— Если вы не против, я лучше похожу по саду. — Маркби сунул руки в карманы и принялся оглядывать окрестности. Как и многие садики, здешний был первоначально рассчитан на то, чтобы кормить живущую в доме семью. Садик занимал довольно значительную площадь, и, хотя сейчас почти все его пространство занимал газон, до сих пор было прекрасно видно, где раньше располагались грядки. Да и кусты сохранились, правда, сейчас они представляли собой всего лишь обрезанные пеньки, закутанные в металлическую сетку — от птиц.

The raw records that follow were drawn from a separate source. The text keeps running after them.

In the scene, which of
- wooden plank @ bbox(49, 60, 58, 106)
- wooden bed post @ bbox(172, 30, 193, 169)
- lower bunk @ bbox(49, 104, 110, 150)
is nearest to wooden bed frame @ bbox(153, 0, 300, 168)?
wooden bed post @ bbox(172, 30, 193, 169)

У куста Маркби разглядел клубничную грядку, но ее не успели подготовить к новому сезону.
Мередит подошла к нему.
— Наверное, представляете, сколько всего вы бы посадили в этом саду, да?
— Вот именно.
— Пожалуйста, приходите и копайтесь на здоровье, пока я в Лондоне. Я не против есть собственные клубнику и смородину, при условии что выращивать их буду не я.
— Вряд ли на этой грядке вырастет хорошая клубника. Кустики низкосортные. Вам нужно выписать сорт для варенья.
— С чего вы взяли, будто я умею варить варенье?
— Я пытался выращивать клубнику в специальных глиняных горшочках, — уклончиво ответил Маркби. — Но улитки решили, что горшки для них — самое подходящее жилье, и вселились туда.
— Ох, Алан… — вдруг сказала Мередит и замолчала. Он удивленно поднял голову, и Мередит поспешно спросила: — Кофе хотите?
— К сожалению, нет времени, а то бы с удовольствием. Еду навестить Тома; придется везти его в Бамфорд, чтобы он забрал свою машину. С утра я уже успел побывать у председателя охотничьего общества и выпить у него хереса. — Маркби помолчал. — Он получил письмо.
— Опять мерзкое? Кто же его принес? Ведь почта не работает.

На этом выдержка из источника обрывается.